J'ignore si l'avis est encore affiché, mais me pose quand même des questions sur la méthode.

Je sais que le nombre de demandes des ressortissants du Bangladesh a connu une progression inquiétante en 2010 et en 2011, et que peu d'entre eux sont reconnus comme réfugiés. Je comprends donc la nécessité d'une réaction, mais le procédé me semble non seulement contre-productif, mais aussi méprisant et discriminatoire.

Si on regarde les chiffres, il est clair qu'une concertation avec le pays d'origine s'impose à bref délai, et qu'il faut mettre sur pied des campagnes de dissuasion.

Voici mes questions concrètes :

1) Pourquoi l'Office des étrangers affiche-t-il cet avis à l'attention des Bangladeshi et pas d'autres nationalités ? Le Bangladesh n'est pas l'unique pays que les gens fuient malgré une probabilité assez faible de protection en Belgique.

2) Ne pensez-vous pas qu'il existe des façons plus efficaces premièrement d'informer les gens et deuxièmement de mener des campagnes de dissuasion, ici comme dans le pays d'origine ? Depuis des années, Groen plaide pour l'instauration d'un système d'encadrement du trajet d'asile, même s'il se termine par un rapatriement. Mais c'est à établir un lien de confiance que nous pensons, ce qui, à mes yeux, aurait de bien meilleurs résultats qu'afficher une feuille de papier.

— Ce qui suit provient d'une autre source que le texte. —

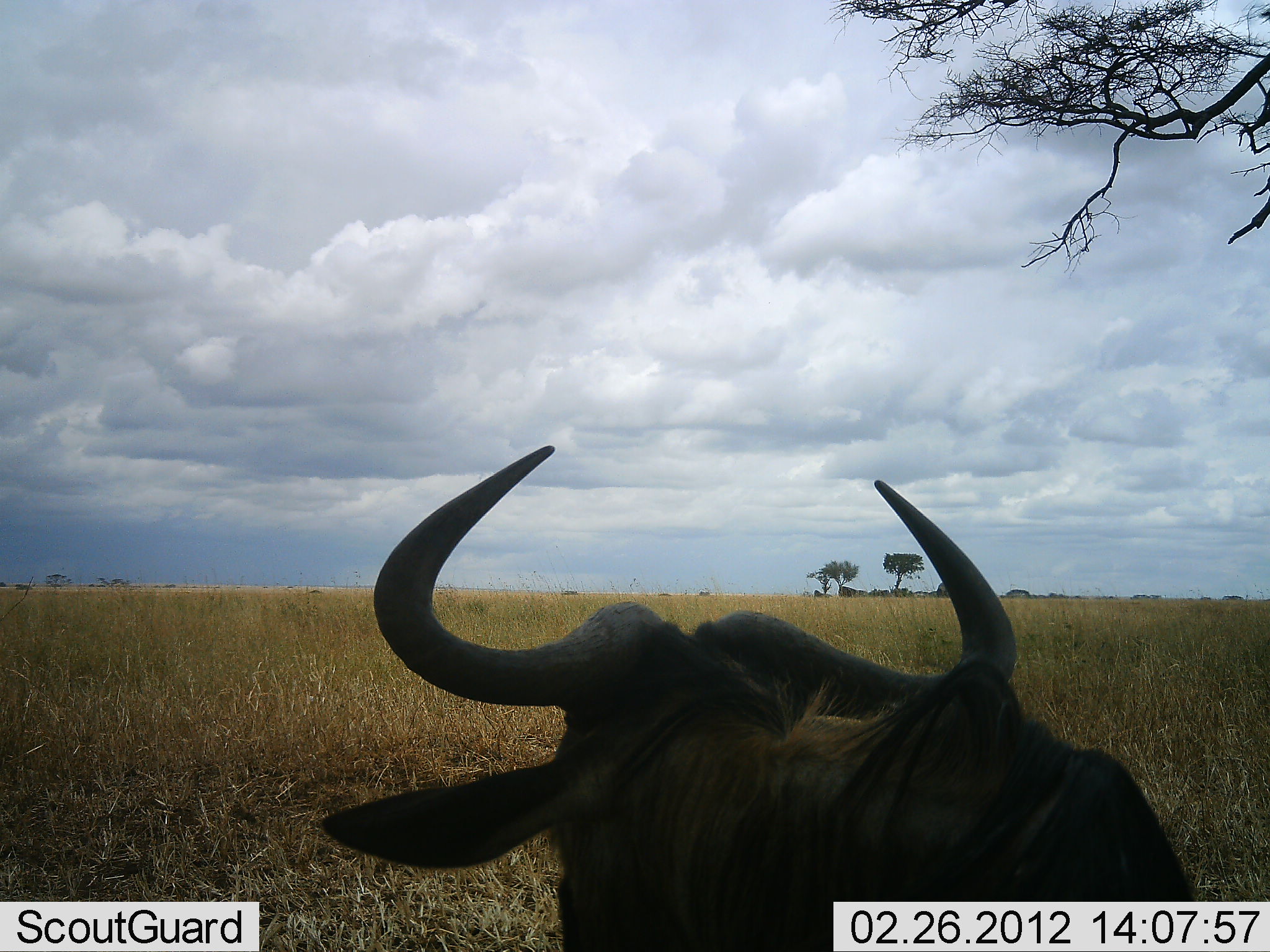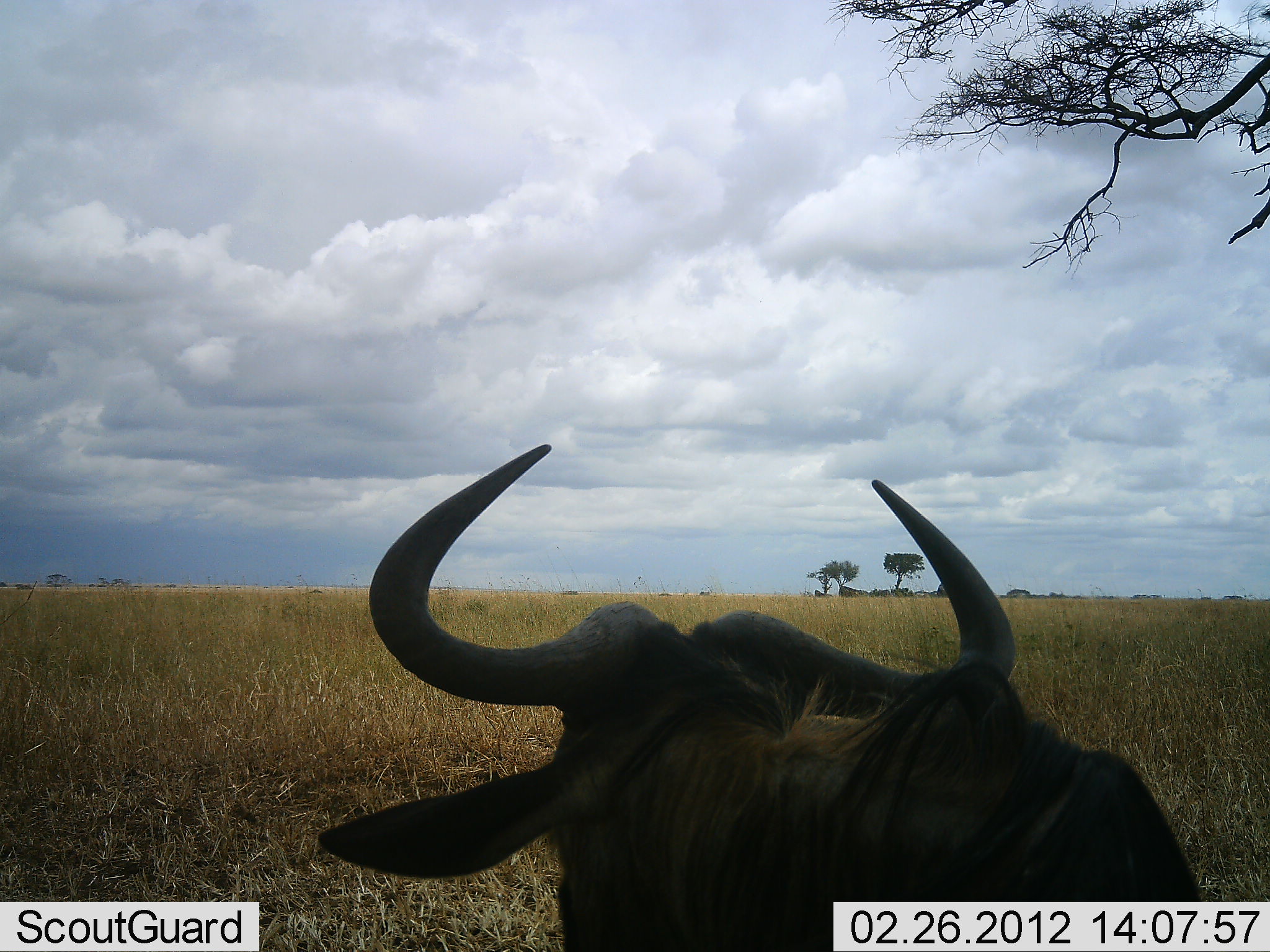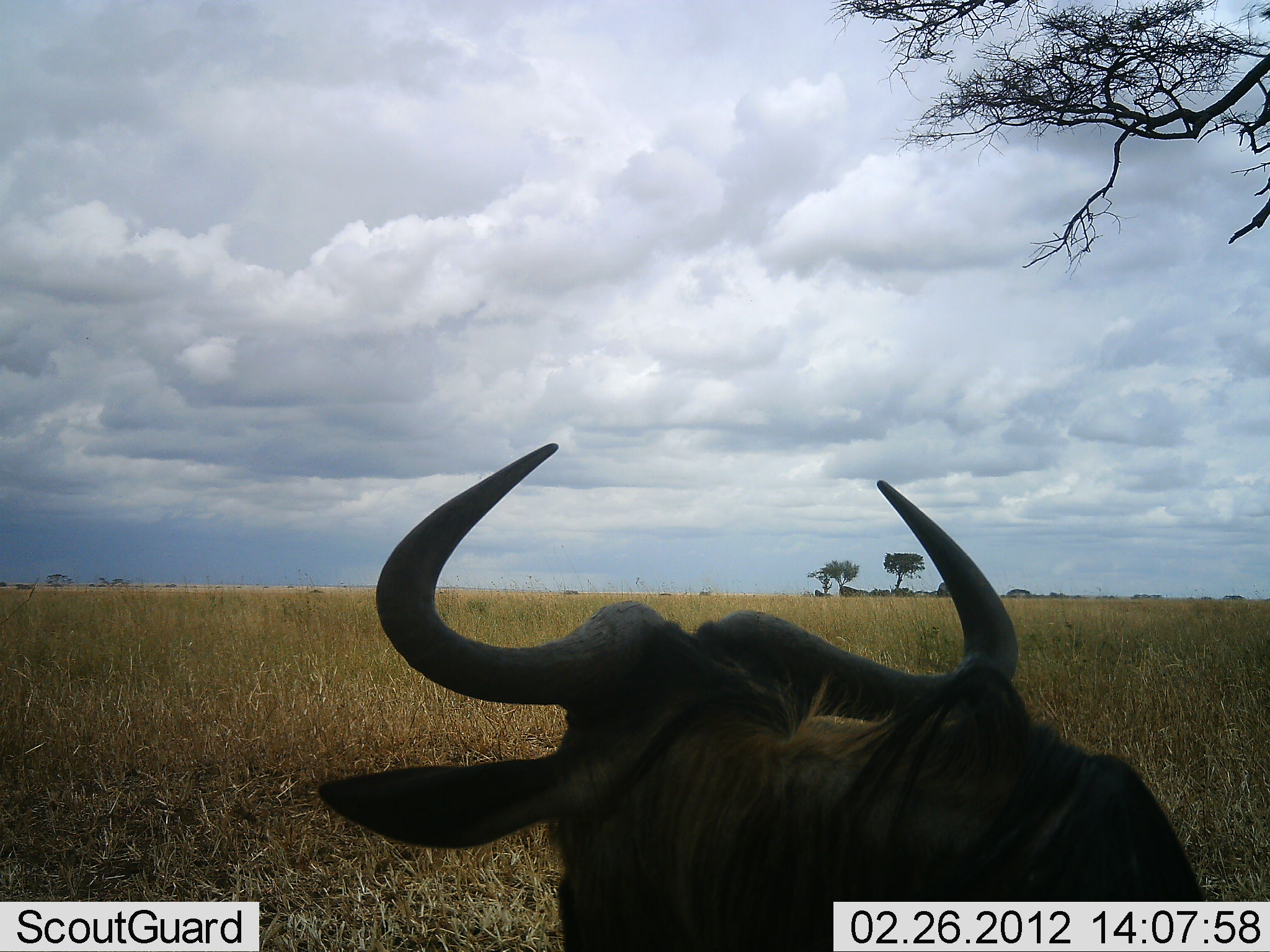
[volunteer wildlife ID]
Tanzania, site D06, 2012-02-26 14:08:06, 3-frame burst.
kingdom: Animalia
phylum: Chordata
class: Mammalia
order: Artiodactyla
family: Bovidae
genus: Connochaetes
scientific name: Connochaetes taurinus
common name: blue wildebeest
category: wildebeest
Wildebeest (blue wildebeest) (Connochaetes taurinus), count 1. Behavior (volunteer vote fractions): standing 48%, resting 52%, moving 4%, interacting 0%. Young present (vote fraction): 0%. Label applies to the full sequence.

Réponse reçue le 4 juin 2012 :

Les affiches placardées ne s’adressent pas uniquement aux personnes originaires du Bangladesh mais aussi aux personnes d’autres pays. L’objectif consiste en effet à informer activement les personnes dont la demande d’asile a peu de probabilité d’avoir une issue positive des possibilités de retour volontaire dans leur pays dès l’introduction de leur demande d’asile.

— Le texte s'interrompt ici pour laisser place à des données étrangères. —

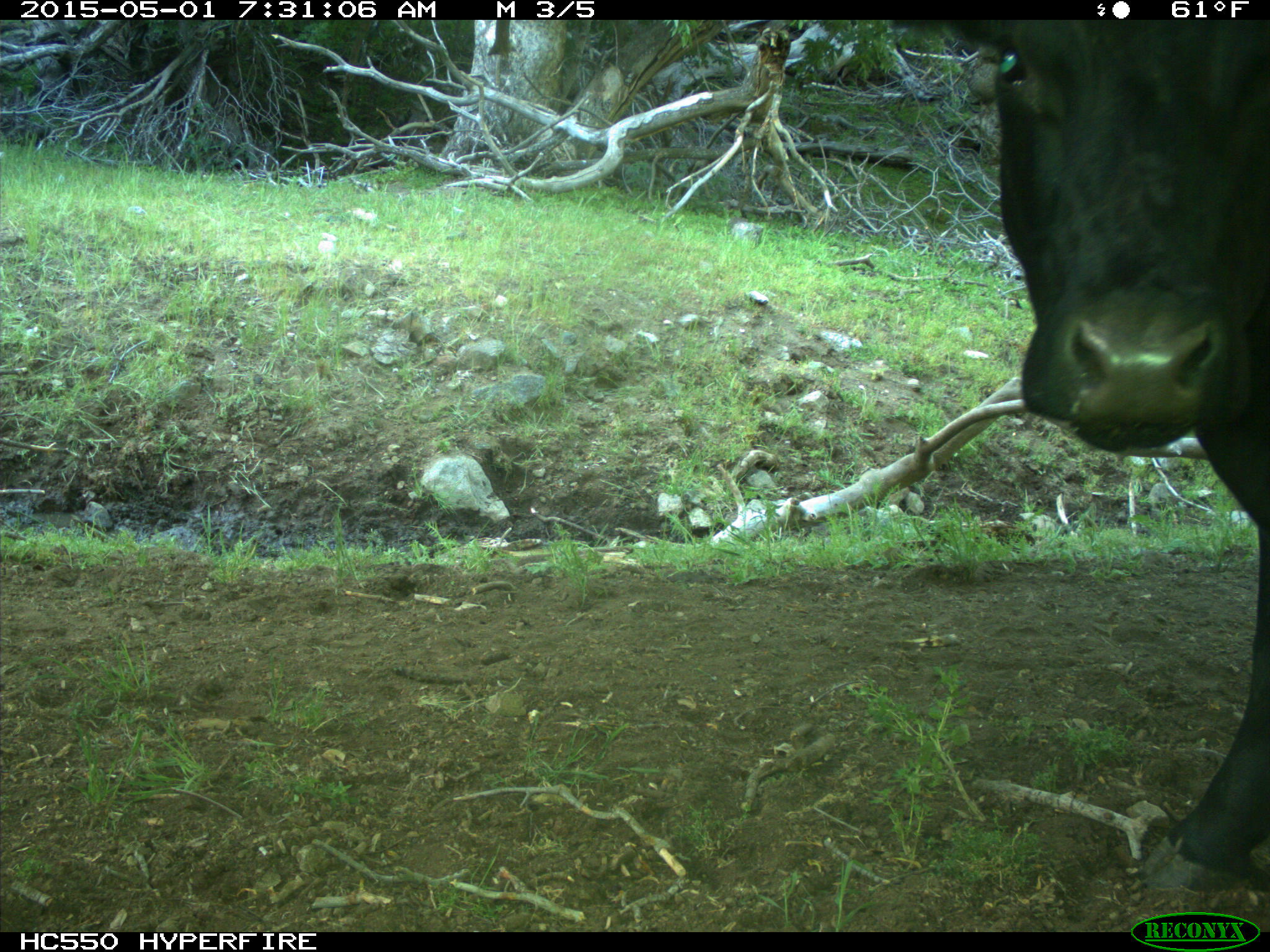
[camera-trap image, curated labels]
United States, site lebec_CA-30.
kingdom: Animalia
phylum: Chordata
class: Mammalia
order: Artiodactyla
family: Bovidae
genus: Bos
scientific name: Bos taurus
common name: domestic cow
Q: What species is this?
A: Bos taurus (domestic cow).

La réforme de la loi relative à l’accueil prévoit que l'Agence fédérale pour l’accueil des demandeurs d’asile (FEDASIL) entame un trajet de retour après la décision négative du Commissariat général aux réfugiés et aux Apatrides (CGRA). Après la notification de l’ordre de quitter le territoire, ce trajet de retour est suivi conjointement par FEDASIL et par l’Office des étrangers (OE). Les étrangers seront encadrés par un coaches au retour. Toutefois, cela n’empêche pas d’informer les candidats à l’asile sur tous les faits pertinents, et ce, dès l’introduction de leur demande. C’est certainement le cas lorsque ces personnes proviennent de pays pour lesquels on enregistre un afflux massif de demandes sans raison apparente (liée à la Convention de Genève). Cette approche a déjà prouvé son utilité pour les pays des Balkans.

Enfin, je tiens à signaler que les campagnes de dissuasion ont un important rôle à jouer dans la politique de migration, tant dans les pays d’origine qu’en Belgique.